GBP/USD Analysis on January 6, 2026

For GBP/USD, the wave count continues to indicate the formation of an upward trend segment (bottom chart), but over the past six months it has taken on a complex corrective form (top chart). The trend segment that began on July 1 can be considered Wave 4, or any global corrective wave, as it clearly has a corrective rather than an impulsive internal structure. The same applies to its internal sub-waves. The downward wave structure that began on September 17 has taken on a five-wave a–b–c–d–e form and has been completed. The instrument is now in the process of forming a new bullish wave sequence.

Of course, any wave structure can become more complex at any time and extend further. Even the presumed Wave 4 may still evolve into a five-wave structure, in which case we could observe a correction for several more months. Therefore, the market is currently at a bifurcation point: either Wave 4 has been completed and a prolonged rise of the pound will follow within Wave 5, or a new corrective wave sequence will begin with a decline below the 1.3000 level.

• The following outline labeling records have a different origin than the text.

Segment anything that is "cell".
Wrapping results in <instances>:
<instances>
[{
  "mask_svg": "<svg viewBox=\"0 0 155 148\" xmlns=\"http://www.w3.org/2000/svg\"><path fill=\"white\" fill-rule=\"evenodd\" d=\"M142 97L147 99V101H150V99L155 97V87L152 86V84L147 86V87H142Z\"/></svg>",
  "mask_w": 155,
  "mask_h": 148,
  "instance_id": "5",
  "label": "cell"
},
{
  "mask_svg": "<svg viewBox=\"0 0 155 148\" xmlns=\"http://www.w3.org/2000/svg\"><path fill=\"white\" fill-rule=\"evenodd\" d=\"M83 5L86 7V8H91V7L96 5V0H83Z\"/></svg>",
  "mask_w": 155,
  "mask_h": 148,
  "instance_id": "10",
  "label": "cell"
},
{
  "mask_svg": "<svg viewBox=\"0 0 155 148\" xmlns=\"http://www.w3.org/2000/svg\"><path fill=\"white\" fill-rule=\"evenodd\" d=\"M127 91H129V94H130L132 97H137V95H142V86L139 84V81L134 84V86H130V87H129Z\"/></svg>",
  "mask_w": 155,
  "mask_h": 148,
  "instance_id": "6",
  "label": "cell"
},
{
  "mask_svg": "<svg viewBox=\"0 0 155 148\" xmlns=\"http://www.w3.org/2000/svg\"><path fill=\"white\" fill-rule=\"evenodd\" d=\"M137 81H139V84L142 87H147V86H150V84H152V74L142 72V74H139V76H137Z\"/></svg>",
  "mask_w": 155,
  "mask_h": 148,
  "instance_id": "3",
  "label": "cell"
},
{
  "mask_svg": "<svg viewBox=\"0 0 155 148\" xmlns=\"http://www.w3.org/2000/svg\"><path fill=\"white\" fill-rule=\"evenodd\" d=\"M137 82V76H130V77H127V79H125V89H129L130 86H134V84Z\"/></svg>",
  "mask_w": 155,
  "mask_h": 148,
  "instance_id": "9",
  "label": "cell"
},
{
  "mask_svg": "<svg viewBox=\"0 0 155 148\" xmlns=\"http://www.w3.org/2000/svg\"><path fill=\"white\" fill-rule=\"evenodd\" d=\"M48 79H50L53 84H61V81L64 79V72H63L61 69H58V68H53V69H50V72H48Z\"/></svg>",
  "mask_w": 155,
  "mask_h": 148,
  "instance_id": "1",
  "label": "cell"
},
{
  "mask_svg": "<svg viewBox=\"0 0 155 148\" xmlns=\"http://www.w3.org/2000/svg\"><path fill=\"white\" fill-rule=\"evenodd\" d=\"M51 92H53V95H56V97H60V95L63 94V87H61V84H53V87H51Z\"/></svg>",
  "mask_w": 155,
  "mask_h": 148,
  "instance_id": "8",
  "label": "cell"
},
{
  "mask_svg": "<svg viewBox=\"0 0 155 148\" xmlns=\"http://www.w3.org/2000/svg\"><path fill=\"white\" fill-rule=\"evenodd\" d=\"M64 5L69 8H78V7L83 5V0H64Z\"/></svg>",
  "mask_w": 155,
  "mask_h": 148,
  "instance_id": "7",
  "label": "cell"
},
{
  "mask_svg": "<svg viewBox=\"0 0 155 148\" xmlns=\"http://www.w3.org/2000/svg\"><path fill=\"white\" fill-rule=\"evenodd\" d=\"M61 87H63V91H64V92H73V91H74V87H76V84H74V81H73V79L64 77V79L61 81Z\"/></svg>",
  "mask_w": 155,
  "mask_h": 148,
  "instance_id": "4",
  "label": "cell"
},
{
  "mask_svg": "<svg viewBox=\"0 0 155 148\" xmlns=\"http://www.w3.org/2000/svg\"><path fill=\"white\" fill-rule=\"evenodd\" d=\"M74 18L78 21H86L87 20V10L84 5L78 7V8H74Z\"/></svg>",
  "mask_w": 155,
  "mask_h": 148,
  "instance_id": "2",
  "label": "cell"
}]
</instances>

The GBP/USD pair fell slightly on Tuesday, but more serious changes may occur by the end of the day. First of all, I would like to draw attention to the internal structure of the presumed Wave 3 or C, which began forming on November 20. Can it be classified as a three-wave or a five-wave structure? The internal waves are relatively small, especially the corrective ones. Typically, such a wave structure indicates a prolonged price movement (in our case, growth), where the internal structure is of secondary importance. For now, this is just a hypothesis, as the wave structure of EUR/USD looks much more convincing. However, the euro may move into the formation of the fifth wave of the current trend segment this week. In that case, both the euro and the pound would continue to rise, with this scenario depending on the US labor market and unemployment data.

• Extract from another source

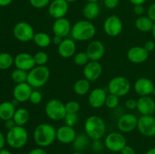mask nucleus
Returning a JSON list of instances; mask_svg holds the SVG:
<instances>
[{"label": "nucleus", "mask_w": 155, "mask_h": 154, "mask_svg": "<svg viewBox=\"0 0 155 154\" xmlns=\"http://www.w3.org/2000/svg\"><path fill=\"white\" fill-rule=\"evenodd\" d=\"M33 140L40 147H47L56 140V129L49 123L38 125L33 131Z\"/></svg>", "instance_id": "f257e3e1"}, {"label": "nucleus", "mask_w": 155, "mask_h": 154, "mask_svg": "<svg viewBox=\"0 0 155 154\" xmlns=\"http://www.w3.org/2000/svg\"><path fill=\"white\" fill-rule=\"evenodd\" d=\"M84 130L91 140H101L106 132V124L102 118L93 115L86 119Z\"/></svg>", "instance_id": "f03ea898"}, {"label": "nucleus", "mask_w": 155, "mask_h": 154, "mask_svg": "<svg viewBox=\"0 0 155 154\" xmlns=\"http://www.w3.org/2000/svg\"><path fill=\"white\" fill-rule=\"evenodd\" d=\"M95 33L96 29L92 23L88 20H82L72 26L71 34L74 40L84 42L92 39L95 36Z\"/></svg>", "instance_id": "7ed1b4c3"}, {"label": "nucleus", "mask_w": 155, "mask_h": 154, "mask_svg": "<svg viewBox=\"0 0 155 154\" xmlns=\"http://www.w3.org/2000/svg\"><path fill=\"white\" fill-rule=\"evenodd\" d=\"M50 77V70L46 66H36L28 72L27 82L32 88H41L45 85Z\"/></svg>", "instance_id": "20e7f679"}, {"label": "nucleus", "mask_w": 155, "mask_h": 154, "mask_svg": "<svg viewBox=\"0 0 155 154\" xmlns=\"http://www.w3.org/2000/svg\"><path fill=\"white\" fill-rule=\"evenodd\" d=\"M28 140V132L24 126L16 125L8 130L6 135V142L11 147L20 149L26 145Z\"/></svg>", "instance_id": "39448f33"}, {"label": "nucleus", "mask_w": 155, "mask_h": 154, "mask_svg": "<svg viewBox=\"0 0 155 154\" xmlns=\"http://www.w3.org/2000/svg\"><path fill=\"white\" fill-rule=\"evenodd\" d=\"M45 115L52 121H61L67 114L65 104L58 99H51L47 102L45 107Z\"/></svg>", "instance_id": "423d86ee"}, {"label": "nucleus", "mask_w": 155, "mask_h": 154, "mask_svg": "<svg viewBox=\"0 0 155 154\" xmlns=\"http://www.w3.org/2000/svg\"><path fill=\"white\" fill-rule=\"evenodd\" d=\"M107 89L110 94H113L121 98L130 92L131 89V83L126 77L115 76L109 81Z\"/></svg>", "instance_id": "0eeeda50"}, {"label": "nucleus", "mask_w": 155, "mask_h": 154, "mask_svg": "<svg viewBox=\"0 0 155 154\" xmlns=\"http://www.w3.org/2000/svg\"><path fill=\"white\" fill-rule=\"evenodd\" d=\"M104 146L108 150L113 152H120L127 145V139L120 132H110L106 136L104 140Z\"/></svg>", "instance_id": "6e6552de"}, {"label": "nucleus", "mask_w": 155, "mask_h": 154, "mask_svg": "<svg viewBox=\"0 0 155 154\" xmlns=\"http://www.w3.org/2000/svg\"><path fill=\"white\" fill-rule=\"evenodd\" d=\"M13 33L15 37L22 42H28L33 40L35 35L33 27L24 21H21L15 24L13 29Z\"/></svg>", "instance_id": "1a4fd4ad"}, {"label": "nucleus", "mask_w": 155, "mask_h": 154, "mask_svg": "<svg viewBox=\"0 0 155 154\" xmlns=\"http://www.w3.org/2000/svg\"><path fill=\"white\" fill-rule=\"evenodd\" d=\"M103 28L107 36L116 37L120 34L123 30L122 21L117 15H110L104 21Z\"/></svg>", "instance_id": "9d476101"}, {"label": "nucleus", "mask_w": 155, "mask_h": 154, "mask_svg": "<svg viewBox=\"0 0 155 154\" xmlns=\"http://www.w3.org/2000/svg\"><path fill=\"white\" fill-rule=\"evenodd\" d=\"M137 128L145 137L155 136V117L154 116H142L138 119Z\"/></svg>", "instance_id": "9b49d317"}, {"label": "nucleus", "mask_w": 155, "mask_h": 154, "mask_svg": "<svg viewBox=\"0 0 155 154\" xmlns=\"http://www.w3.org/2000/svg\"><path fill=\"white\" fill-rule=\"evenodd\" d=\"M138 118L133 113H125L119 117L117 128L123 133H130L137 128Z\"/></svg>", "instance_id": "f8f14e48"}, {"label": "nucleus", "mask_w": 155, "mask_h": 154, "mask_svg": "<svg viewBox=\"0 0 155 154\" xmlns=\"http://www.w3.org/2000/svg\"><path fill=\"white\" fill-rule=\"evenodd\" d=\"M69 9V5L65 0H53L48 6V14L54 20L64 18Z\"/></svg>", "instance_id": "ddd939ff"}, {"label": "nucleus", "mask_w": 155, "mask_h": 154, "mask_svg": "<svg viewBox=\"0 0 155 154\" xmlns=\"http://www.w3.org/2000/svg\"><path fill=\"white\" fill-rule=\"evenodd\" d=\"M134 90L140 97L149 96L155 91L154 82L150 79L141 77L135 82Z\"/></svg>", "instance_id": "4468645a"}, {"label": "nucleus", "mask_w": 155, "mask_h": 154, "mask_svg": "<svg viewBox=\"0 0 155 154\" xmlns=\"http://www.w3.org/2000/svg\"><path fill=\"white\" fill-rule=\"evenodd\" d=\"M103 68L99 61L90 60L83 66V73L85 79L89 82H94L98 79L102 74Z\"/></svg>", "instance_id": "2eb2a0df"}, {"label": "nucleus", "mask_w": 155, "mask_h": 154, "mask_svg": "<svg viewBox=\"0 0 155 154\" xmlns=\"http://www.w3.org/2000/svg\"><path fill=\"white\" fill-rule=\"evenodd\" d=\"M14 63L16 68L29 72L36 66L33 55L27 52L19 53L14 58Z\"/></svg>", "instance_id": "dca6fc26"}, {"label": "nucleus", "mask_w": 155, "mask_h": 154, "mask_svg": "<svg viewBox=\"0 0 155 154\" xmlns=\"http://www.w3.org/2000/svg\"><path fill=\"white\" fill-rule=\"evenodd\" d=\"M86 52L89 56V60L99 61L104 57L105 53V47L101 41H92L88 45Z\"/></svg>", "instance_id": "f3484780"}, {"label": "nucleus", "mask_w": 155, "mask_h": 154, "mask_svg": "<svg viewBox=\"0 0 155 154\" xmlns=\"http://www.w3.org/2000/svg\"><path fill=\"white\" fill-rule=\"evenodd\" d=\"M77 132L74 127L62 125L56 129V140L64 144L72 143L77 137Z\"/></svg>", "instance_id": "a211bd4d"}, {"label": "nucleus", "mask_w": 155, "mask_h": 154, "mask_svg": "<svg viewBox=\"0 0 155 154\" xmlns=\"http://www.w3.org/2000/svg\"><path fill=\"white\" fill-rule=\"evenodd\" d=\"M107 95V92L104 88H94L93 90L91 91L88 98L89 105L94 109L101 108L105 104Z\"/></svg>", "instance_id": "6ab92c4d"}, {"label": "nucleus", "mask_w": 155, "mask_h": 154, "mask_svg": "<svg viewBox=\"0 0 155 154\" xmlns=\"http://www.w3.org/2000/svg\"><path fill=\"white\" fill-rule=\"evenodd\" d=\"M138 111L142 116H153L155 113V101L150 96L140 97L137 100Z\"/></svg>", "instance_id": "aec40b11"}, {"label": "nucleus", "mask_w": 155, "mask_h": 154, "mask_svg": "<svg viewBox=\"0 0 155 154\" xmlns=\"http://www.w3.org/2000/svg\"><path fill=\"white\" fill-rule=\"evenodd\" d=\"M72 26L68 18H62L56 19L52 25V31L55 36L65 38L71 33Z\"/></svg>", "instance_id": "412c9836"}, {"label": "nucleus", "mask_w": 155, "mask_h": 154, "mask_svg": "<svg viewBox=\"0 0 155 154\" xmlns=\"http://www.w3.org/2000/svg\"><path fill=\"white\" fill-rule=\"evenodd\" d=\"M127 58L133 63H142L146 61L149 53L143 46H133L127 51Z\"/></svg>", "instance_id": "4be33fe9"}, {"label": "nucleus", "mask_w": 155, "mask_h": 154, "mask_svg": "<svg viewBox=\"0 0 155 154\" xmlns=\"http://www.w3.org/2000/svg\"><path fill=\"white\" fill-rule=\"evenodd\" d=\"M33 88L27 82L17 84L13 89V96L20 103L27 102L33 91Z\"/></svg>", "instance_id": "5701e85b"}, {"label": "nucleus", "mask_w": 155, "mask_h": 154, "mask_svg": "<svg viewBox=\"0 0 155 154\" xmlns=\"http://www.w3.org/2000/svg\"><path fill=\"white\" fill-rule=\"evenodd\" d=\"M77 45L75 40L69 38H64L62 42L58 45V52L59 55L64 58H70L75 55Z\"/></svg>", "instance_id": "b1692460"}, {"label": "nucleus", "mask_w": 155, "mask_h": 154, "mask_svg": "<svg viewBox=\"0 0 155 154\" xmlns=\"http://www.w3.org/2000/svg\"><path fill=\"white\" fill-rule=\"evenodd\" d=\"M100 13V7L97 2H87L83 8V14L86 20L92 21L96 19Z\"/></svg>", "instance_id": "393cba45"}, {"label": "nucleus", "mask_w": 155, "mask_h": 154, "mask_svg": "<svg viewBox=\"0 0 155 154\" xmlns=\"http://www.w3.org/2000/svg\"><path fill=\"white\" fill-rule=\"evenodd\" d=\"M16 109L12 102L4 101L0 104V119L3 121L13 119Z\"/></svg>", "instance_id": "a878e982"}, {"label": "nucleus", "mask_w": 155, "mask_h": 154, "mask_svg": "<svg viewBox=\"0 0 155 154\" xmlns=\"http://www.w3.org/2000/svg\"><path fill=\"white\" fill-rule=\"evenodd\" d=\"M154 23L148 16H140L136 20L135 26L139 31L147 33L152 30Z\"/></svg>", "instance_id": "bb28decb"}, {"label": "nucleus", "mask_w": 155, "mask_h": 154, "mask_svg": "<svg viewBox=\"0 0 155 154\" xmlns=\"http://www.w3.org/2000/svg\"><path fill=\"white\" fill-rule=\"evenodd\" d=\"M91 82L86 79H80L75 82L74 85V91L77 95L80 96L86 95L90 91Z\"/></svg>", "instance_id": "cd10ccee"}, {"label": "nucleus", "mask_w": 155, "mask_h": 154, "mask_svg": "<svg viewBox=\"0 0 155 154\" xmlns=\"http://www.w3.org/2000/svg\"><path fill=\"white\" fill-rule=\"evenodd\" d=\"M30 116V113L27 109L18 108L14 114L13 119L17 125L24 126L28 122Z\"/></svg>", "instance_id": "c85d7f7f"}, {"label": "nucleus", "mask_w": 155, "mask_h": 154, "mask_svg": "<svg viewBox=\"0 0 155 154\" xmlns=\"http://www.w3.org/2000/svg\"><path fill=\"white\" fill-rule=\"evenodd\" d=\"M33 42L39 48H47L51 43V38L48 34L43 32L36 33L33 39Z\"/></svg>", "instance_id": "c756f323"}, {"label": "nucleus", "mask_w": 155, "mask_h": 154, "mask_svg": "<svg viewBox=\"0 0 155 154\" xmlns=\"http://www.w3.org/2000/svg\"><path fill=\"white\" fill-rule=\"evenodd\" d=\"M89 137L86 135V134H80L77 135L75 140L73 142L74 149L77 152H82L86 149L89 144Z\"/></svg>", "instance_id": "7c9ffc66"}, {"label": "nucleus", "mask_w": 155, "mask_h": 154, "mask_svg": "<svg viewBox=\"0 0 155 154\" xmlns=\"http://www.w3.org/2000/svg\"><path fill=\"white\" fill-rule=\"evenodd\" d=\"M27 75H28V72L16 68L15 70L12 71L11 77L16 84H20V83L27 82Z\"/></svg>", "instance_id": "2f4dec72"}, {"label": "nucleus", "mask_w": 155, "mask_h": 154, "mask_svg": "<svg viewBox=\"0 0 155 154\" xmlns=\"http://www.w3.org/2000/svg\"><path fill=\"white\" fill-rule=\"evenodd\" d=\"M14 63V58L10 54L3 52L0 54V69H7Z\"/></svg>", "instance_id": "473e14b6"}, {"label": "nucleus", "mask_w": 155, "mask_h": 154, "mask_svg": "<svg viewBox=\"0 0 155 154\" xmlns=\"http://www.w3.org/2000/svg\"><path fill=\"white\" fill-rule=\"evenodd\" d=\"M74 63L76 65L79 66H84L85 65L87 64L90 60H89V57L88 56V54H86V51H80V52L75 54L74 57Z\"/></svg>", "instance_id": "72a5a7b5"}, {"label": "nucleus", "mask_w": 155, "mask_h": 154, "mask_svg": "<svg viewBox=\"0 0 155 154\" xmlns=\"http://www.w3.org/2000/svg\"><path fill=\"white\" fill-rule=\"evenodd\" d=\"M36 66H45L48 61V55L43 51H37L33 55Z\"/></svg>", "instance_id": "f704fd0d"}, {"label": "nucleus", "mask_w": 155, "mask_h": 154, "mask_svg": "<svg viewBox=\"0 0 155 154\" xmlns=\"http://www.w3.org/2000/svg\"><path fill=\"white\" fill-rule=\"evenodd\" d=\"M120 103V98L117 95L110 94L107 95V98L105 100V104L104 105L108 109H115L118 107Z\"/></svg>", "instance_id": "c9c22d12"}, {"label": "nucleus", "mask_w": 155, "mask_h": 154, "mask_svg": "<svg viewBox=\"0 0 155 154\" xmlns=\"http://www.w3.org/2000/svg\"><path fill=\"white\" fill-rule=\"evenodd\" d=\"M67 113H77L80 109V104L77 101H70L65 104Z\"/></svg>", "instance_id": "e433bc0d"}, {"label": "nucleus", "mask_w": 155, "mask_h": 154, "mask_svg": "<svg viewBox=\"0 0 155 154\" xmlns=\"http://www.w3.org/2000/svg\"><path fill=\"white\" fill-rule=\"evenodd\" d=\"M78 118L77 113H67L66 116L64 119L65 122V125H68V126L74 127L77 124V122H78Z\"/></svg>", "instance_id": "4c0bfd02"}, {"label": "nucleus", "mask_w": 155, "mask_h": 154, "mask_svg": "<svg viewBox=\"0 0 155 154\" xmlns=\"http://www.w3.org/2000/svg\"><path fill=\"white\" fill-rule=\"evenodd\" d=\"M29 1H30V5L33 8L40 9L46 7L48 5H49L51 0H29Z\"/></svg>", "instance_id": "58836bf2"}, {"label": "nucleus", "mask_w": 155, "mask_h": 154, "mask_svg": "<svg viewBox=\"0 0 155 154\" xmlns=\"http://www.w3.org/2000/svg\"><path fill=\"white\" fill-rule=\"evenodd\" d=\"M42 100V95L41 94L40 91H33L31 93V95L30 97V100L29 101H30V103L33 104H40V102Z\"/></svg>", "instance_id": "ea45409f"}, {"label": "nucleus", "mask_w": 155, "mask_h": 154, "mask_svg": "<svg viewBox=\"0 0 155 154\" xmlns=\"http://www.w3.org/2000/svg\"><path fill=\"white\" fill-rule=\"evenodd\" d=\"M91 147H92L93 152L99 153L104 150V148L105 147V146H104V143L101 142V140H92Z\"/></svg>", "instance_id": "a19ab883"}, {"label": "nucleus", "mask_w": 155, "mask_h": 154, "mask_svg": "<svg viewBox=\"0 0 155 154\" xmlns=\"http://www.w3.org/2000/svg\"><path fill=\"white\" fill-rule=\"evenodd\" d=\"M120 0H104V4L108 9H114L118 6Z\"/></svg>", "instance_id": "79ce46f5"}, {"label": "nucleus", "mask_w": 155, "mask_h": 154, "mask_svg": "<svg viewBox=\"0 0 155 154\" xmlns=\"http://www.w3.org/2000/svg\"><path fill=\"white\" fill-rule=\"evenodd\" d=\"M125 106L128 110H135L137 107V100L132 99V98L131 99H128L126 101Z\"/></svg>", "instance_id": "37998d69"}, {"label": "nucleus", "mask_w": 155, "mask_h": 154, "mask_svg": "<svg viewBox=\"0 0 155 154\" xmlns=\"http://www.w3.org/2000/svg\"><path fill=\"white\" fill-rule=\"evenodd\" d=\"M147 14H148L147 16H148L153 22H155V2L152 3V4L148 7Z\"/></svg>", "instance_id": "c03bdc74"}, {"label": "nucleus", "mask_w": 155, "mask_h": 154, "mask_svg": "<svg viewBox=\"0 0 155 154\" xmlns=\"http://www.w3.org/2000/svg\"><path fill=\"white\" fill-rule=\"evenodd\" d=\"M143 47L145 48V49L146 50V51H148V53H150V52H151V51H153L154 50L155 42H154V41L148 40V41H147L146 42H145Z\"/></svg>", "instance_id": "a18cd8bd"}, {"label": "nucleus", "mask_w": 155, "mask_h": 154, "mask_svg": "<svg viewBox=\"0 0 155 154\" xmlns=\"http://www.w3.org/2000/svg\"><path fill=\"white\" fill-rule=\"evenodd\" d=\"M133 11H134L135 14L137 16L140 17L142 16L145 11V8H144L143 5H134V8H133Z\"/></svg>", "instance_id": "49530a36"}, {"label": "nucleus", "mask_w": 155, "mask_h": 154, "mask_svg": "<svg viewBox=\"0 0 155 154\" xmlns=\"http://www.w3.org/2000/svg\"><path fill=\"white\" fill-rule=\"evenodd\" d=\"M120 154H136V152L132 146L127 144L120 151Z\"/></svg>", "instance_id": "de8ad7c7"}, {"label": "nucleus", "mask_w": 155, "mask_h": 154, "mask_svg": "<svg viewBox=\"0 0 155 154\" xmlns=\"http://www.w3.org/2000/svg\"><path fill=\"white\" fill-rule=\"evenodd\" d=\"M27 154H48L46 150L42 147H37L31 149Z\"/></svg>", "instance_id": "09e8293b"}, {"label": "nucleus", "mask_w": 155, "mask_h": 154, "mask_svg": "<svg viewBox=\"0 0 155 154\" xmlns=\"http://www.w3.org/2000/svg\"><path fill=\"white\" fill-rule=\"evenodd\" d=\"M16 125V123H15V122L14 121L13 119H8V120L5 121V128L8 130H11L12 128H15Z\"/></svg>", "instance_id": "8fccbe9b"}, {"label": "nucleus", "mask_w": 155, "mask_h": 154, "mask_svg": "<svg viewBox=\"0 0 155 154\" xmlns=\"http://www.w3.org/2000/svg\"><path fill=\"white\" fill-rule=\"evenodd\" d=\"M62 40H63V38L60 37V36H55V35H54V37L51 39V42H52L53 43L56 45H60L61 42H62Z\"/></svg>", "instance_id": "3c124183"}, {"label": "nucleus", "mask_w": 155, "mask_h": 154, "mask_svg": "<svg viewBox=\"0 0 155 154\" xmlns=\"http://www.w3.org/2000/svg\"><path fill=\"white\" fill-rule=\"evenodd\" d=\"M6 142V137H5L4 134L0 131V149H3Z\"/></svg>", "instance_id": "603ef678"}, {"label": "nucleus", "mask_w": 155, "mask_h": 154, "mask_svg": "<svg viewBox=\"0 0 155 154\" xmlns=\"http://www.w3.org/2000/svg\"><path fill=\"white\" fill-rule=\"evenodd\" d=\"M13 0H0V6L2 7H5L9 5L12 2Z\"/></svg>", "instance_id": "864d4df0"}, {"label": "nucleus", "mask_w": 155, "mask_h": 154, "mask_svg": "<svg viewBox=\"0 0 155 154\" xmlns=\"http://www.w3.org/2000/svg\"><path fill=\"white\" fill-rule=\"evenodd\" d=\"M130 2L133 5H143L146 0H130Z\"/></svg>", "instance_id": "5fc2aeb1"}, {"label": "nucleus", "mask_w": 155, "mask_h": 154, "mask_svg": "<svg viewBox=\"0 0 155 154\" xmlns=\"http://www.w3.org/2000/svg\"><path fill=\"white\" fill-rule=\"evenodd\" d=\"M0 154H12V152L9 150L5 149H0Z\"/></svg>", "instance_id": "6e6d98bb"}, {"label": "nucleus", "mask_w": 155, "mask_h": 154, "mask_svg": "<svg viewBox=\"0 0 155 154\" xmlns=\"http://www.w3.org/2000/svg\"><path fill=\"white\" fill-rule=\"evenodd\" d=\"M145 154H155V147L148 149V150L145 152Z\"/></svg>", "instance_id": "4d7b16f0"}, {"label": "nucleus", "mask_w": 155, "mask_h": 154, "mask_svg": "<svg viewBox=\"0 0 155 154\" xmlns=\"http://www.w3.org/2000/svg\"><path fill=\"white\" fill-rule=\"evenodd\" d=\"M11 102L12 103V104H13V105L15 106V107H16V106L18 105V104H19V103H20L19 101H18L16 99H15V98H14V99L12 100V101H11Z\"/></svg>", "instance_id": "13d9d810"}, {"label": "nucleus", "mask_w": 155, "mask_h": 154, "mask_svg": "<svg viewBox=\"0 0 155 154\" xmlns=\"http://www.w3.org/2000/svg\"><path fill=\"white\" fill-rule=\"evenodd\" d=\"M151 33H152V36L154 39L155 40V22L154 23V25H153L152 30H151Z\"/></svg>", "instance_id": "bf43d9fd"}, {"label": "nucleus", "mask_w": 155, "mask_h": 154, "mask_svg": "<svg viewBox=\"0 0 155 154\" xmlns=\"http://www.w3.org/2000/svg\"><path fill=\"white\" fill-rule=\"evenodd\" d=\"M86 1H87L88 2H97L99 1V0H86Z\"/></svg>", "instance_id": "052dcab7"}, {"label": "nucleus", "mask_w": 155, "mask_h": 154, "mask_svg": "<svg viewBox=\"0 0 155 154\" xmlns=\"http://www.w3.org/2000/svg\"><path fill=\"white\" fill-rule=\"evenodd\" d=\"M65 1L68 2L69 3V2H76L77 0H65Z\"/></svg>", "instance_id": "680f3d73"}, {"label": "nucleus", "mask_w": 155, "mask_h": 154, "mask_svg": "<svg viewBox=\"0 0 155 154\" xmlns=\"http://www.w3.org/2000/svg\"><path fill=\"white\" fill-rule=\"evenodd\" d=\"M72 154H84V153H83L82 152H77V151H76V152H73Z\"/></svg>", "instance_id": "e2e57ef3"}, {"label": "nucleus", "mask_w": 155, "mask_h": 154, "mask_svg": "<svg viewBox=\"0 0 155 154\" xmlns=\"http://www.w3.org/2000/svg\"><path fill=\"white\" fill-rule=\"evenodd\" d=\"M114 154H120V153H114Z\"/></svg>", "instance_id": "0e129e2a"}]
</instances>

By and large, market participants ignored the arrest of Nicolas Maduro on Saturday, which is very positive for the pound's outlook. If the market ignores factors that support the dollar (even if only formally), it means it is inclined toward buying. According to the global wave count, the pound has begun forming Wave 5. If this assumption is correct, then any increase in prices is welcome. The dollar could receive support only from a tightening of the Federal Reserve's monetary stance, but for now the FOMC is closely monitoring the labor market. If the "cooling" continues, interest rates will have to be cut regardless of policymakers' preferences. If inflation continues to slow as well, this would be another reason to conduct several rounds of monetary easing in 2026.

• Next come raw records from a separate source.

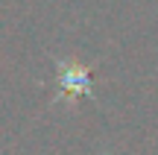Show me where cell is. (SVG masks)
<instances>
[{
  "instance_id": "1",
  "label": "cell",
  "mask_w": 158,
  "mask_h": 155,
  "mask_svg": "<svg viewBox=\"0 0 158 155\" xmlns=\"http://www.w3.org/2000/svg\"><path fill=\"white\" fill-rule=\"evenodd\" d=\"M56 82H59L56 103H76L79 97L94 100V82H91V73H88V67H82V64H76V62L59 64Z\"/></svg>"
}]
</instances>
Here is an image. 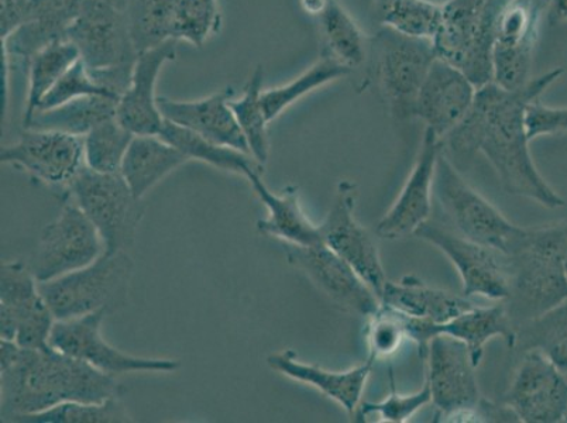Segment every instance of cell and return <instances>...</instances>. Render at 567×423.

GBP/USD Analysis on January 6, 2026

General Conclusions

The wave picture for GBP/USD has changed. The downward corrective structure a–b–c–d–e within Wave C of Wave 4 appears complete, as does Wave 4 itself. If this is indeed the case, I expect the main trend segment to resume its development with initial targets around the 1.3800 and 1.4000 levels.

In the short term, I expected the formation of Wave 3 or C with targets near 1.3280 and 1.3360, corresponding to the 76.4% and 61.8% Fibonacci levels. These targets have been reached. Wave 3 or C has presumably completed its formation, so in the near future a downward wave or a corrective wave sequence may develop.

The higher-timeframe wave count looks almost ideal, even though Wave 4 moved beyond the high of Wave 1. However, I would like to remind readers that ideal wave counts exist only in textbooks; in practice, everything is far more complex. At the moment, I see no reason to consider alternative scenarios to the bullish trend segment.

Core Principles of My Analysis:

  1. Wave structures should be simple and clear. Complex structures are difficult to trade and often lead to changes.
  2. If there is no confidence in what is happening in the market, it is better to stay out.
  3. There is no and can never be 100% certainty about price direction. Do not forget protective Stop Loss orders.
  4. Wave analysis can be combined with other types of analysis and trading strategies.